The new units at our modernized Ocotillo power plant provide cleaner-running and more efficient units. They support reliability by responding quickly to the variability of solar generation and delivering energy in the late afternoon and early evening, when solar production declines as the sun sets and customer demand peaks.
Customer-Focused
Customers are at the core of what APS does every day and its focus remains on its customers and the communities it serves. It is APS’s goal to achieve an industry-leading best-in-class customer experience.
In 2020, APS adopted a number of changes to improve customer experience. It transitioned to a 24/7 care center operation to better serve its customers around the clock. APS improved its call center performance, answering nearly 75% of its more than 1.5 million telephone calls in 30 seconds or less. APS
has also made many improvements to its digital experience through its aps.com site, and its overall digital experience continues to improve for its customers.
APS also convened a customer advisory board and stakeholder committee in 2020 to serve as a vehicle for gathering valuable qualitative insights, directly from customers and stakeholders, that intends to keep APS apprised of customer needs, wants, and perspectives. Additionally, the customer advisory board is leveraged to identify and diagnose potential customer pain points and to help shape and co-create customer solutions.
APS is also providing assistance to residential and business customers that have been impacted by the COVID-19 pandemic. See “COVID-19 Pandemic” above for more information about customer support during COVID-19.
Emerging Technologies
Energy Storage
APS deploys a number of advanced technologies on its system, including energy storage. Storage can provide capacity, improve power quality, be utilized for system regulation, integrate renewable generation, and, in certain circumstances, be used to defer certain traditional infrastructure investments. Energy storage can also aid in integrating higher levels of renewables by storing excess energy when system demand is low and renewable production is high and then releasing the stored energy during peak demand hours later in the day and after sunset. APS is utilizing grid-scale energy storage projects to benefit customers, to increase renewable utilization, and to further our understanding of how storage works with other advanced technologies and the grid. We are preparing for additional energy storage in the future.
In early 2018, APS entered into a 15-year power purchase agreement for a 65 MW solar facility that charges a 50 MW solar-fueled battery. Service under the agreement was scheduled to begin in 2021; however, APS terminated the agreement, effective February 16, 2021, because the facility will not meet the expected in-service date. In 2018, APS issued an RFP for approximately 106 MW of energy storage to be located at up to five of its AZ Sun sites. Based upon its evaluation of the RFP responses, APS decided to expand the initial phase of battery deployment to 141 MW by adding a sixth AZ Sun site. These battery storage facilities are expected to be in service by June 2022. Additionally, in February 2019, APS signed two 20-year PPAs for energy storage totaling 150 MW. In April 2019, a battery module in APS’s McMicken battery energy storage facility experienced an equipment failure, which prompted an internal investigation to determine the cause. APS has now completed its investigation of the McMicken battery incident and is working with all counterparties to ensure that the learnings from the investigation, and the corresponding safety requirements, are incorporated into all battery storage projects going forward, including the projects associated with the two above-referenced PPAs. These PPAs were also subject to ACC approval in order to allow for cost recovery through the PSA. APS received the requested ACC approval on January 12, 2021, and service under both agreements is expected to begin in 2022.

## RECORDS SHOWN
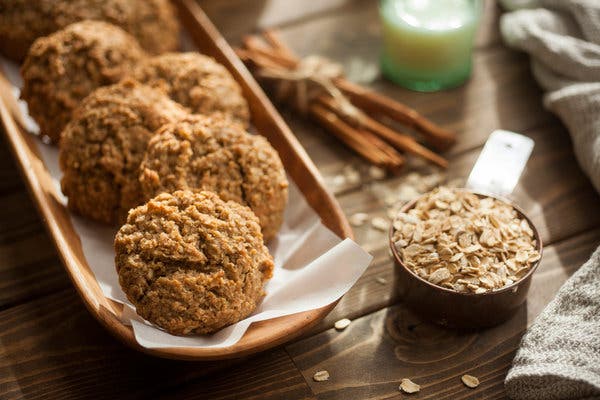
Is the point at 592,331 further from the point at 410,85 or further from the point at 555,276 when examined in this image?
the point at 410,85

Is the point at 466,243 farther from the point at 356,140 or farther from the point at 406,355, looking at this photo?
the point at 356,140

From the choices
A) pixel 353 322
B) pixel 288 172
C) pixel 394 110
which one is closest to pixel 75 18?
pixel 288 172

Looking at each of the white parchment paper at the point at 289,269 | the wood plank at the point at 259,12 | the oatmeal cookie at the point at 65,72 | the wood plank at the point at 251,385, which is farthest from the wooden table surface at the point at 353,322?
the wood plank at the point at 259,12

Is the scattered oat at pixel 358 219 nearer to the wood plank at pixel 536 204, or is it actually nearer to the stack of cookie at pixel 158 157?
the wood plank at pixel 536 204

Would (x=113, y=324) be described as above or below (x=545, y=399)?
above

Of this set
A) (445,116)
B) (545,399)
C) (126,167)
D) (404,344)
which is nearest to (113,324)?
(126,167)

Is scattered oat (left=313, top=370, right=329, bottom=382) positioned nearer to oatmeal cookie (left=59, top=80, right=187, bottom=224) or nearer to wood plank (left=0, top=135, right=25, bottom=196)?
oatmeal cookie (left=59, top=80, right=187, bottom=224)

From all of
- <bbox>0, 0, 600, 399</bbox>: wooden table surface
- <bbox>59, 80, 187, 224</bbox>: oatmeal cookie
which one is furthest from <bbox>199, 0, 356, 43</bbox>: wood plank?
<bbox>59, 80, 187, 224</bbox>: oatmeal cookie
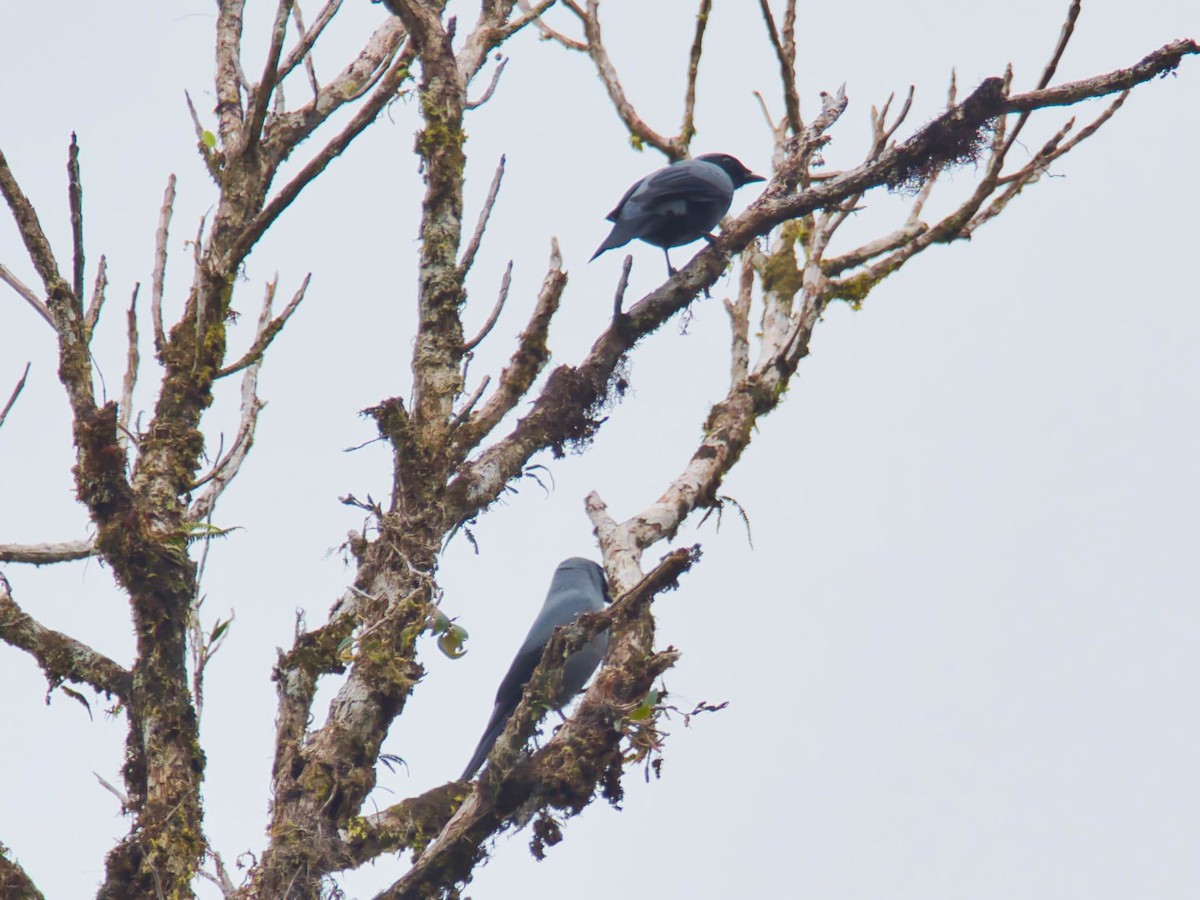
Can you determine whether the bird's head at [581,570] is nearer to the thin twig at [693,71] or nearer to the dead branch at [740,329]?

---

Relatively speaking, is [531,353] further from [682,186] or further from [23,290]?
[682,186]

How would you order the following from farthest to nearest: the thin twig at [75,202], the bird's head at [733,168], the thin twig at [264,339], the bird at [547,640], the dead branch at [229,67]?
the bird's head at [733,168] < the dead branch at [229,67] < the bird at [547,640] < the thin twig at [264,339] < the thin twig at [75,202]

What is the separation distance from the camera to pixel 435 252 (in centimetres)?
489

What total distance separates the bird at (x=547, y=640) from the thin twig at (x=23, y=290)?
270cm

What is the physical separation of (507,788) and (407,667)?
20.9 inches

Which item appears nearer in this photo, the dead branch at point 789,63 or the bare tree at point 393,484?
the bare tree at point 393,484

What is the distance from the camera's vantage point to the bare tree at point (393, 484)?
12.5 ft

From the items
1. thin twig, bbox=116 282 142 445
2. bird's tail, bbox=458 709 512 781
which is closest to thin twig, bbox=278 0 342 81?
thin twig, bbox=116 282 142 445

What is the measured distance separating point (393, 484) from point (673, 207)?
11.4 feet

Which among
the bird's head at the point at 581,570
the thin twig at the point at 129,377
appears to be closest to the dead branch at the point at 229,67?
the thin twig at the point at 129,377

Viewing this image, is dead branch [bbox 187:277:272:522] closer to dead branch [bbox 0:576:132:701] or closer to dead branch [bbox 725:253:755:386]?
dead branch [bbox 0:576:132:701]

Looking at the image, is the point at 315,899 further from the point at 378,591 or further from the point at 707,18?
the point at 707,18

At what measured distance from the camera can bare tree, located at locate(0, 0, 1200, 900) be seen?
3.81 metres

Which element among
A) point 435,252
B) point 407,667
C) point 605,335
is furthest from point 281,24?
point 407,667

## PROBLEM TO SOLVE
Reproduce the passage from the APS text word for word, beginning at the words "Customer-Focused" and stopping after "for its customers.". Nothing in the records is needed here.

## OUTPUT BELOW
Customer-Focused
Customers are at the core of what APS does every day and its focus remains on its customers and the communities it serves. It is APS’s goal to achieve an industry-leading best-in-class customer experience.
In 2020, APS adopted a number of changes to improve customer experience. It transitioned to a 24/7 care center operation to better serve its customers around the clock. APS improved its call center performance, answering nearly 75% of its more than 1.5 million telephone calls in 30 seconds or less. APS
has also made many improvements to its digital experience through its aps.com site, and its overall digital experience continues to improve for its customers.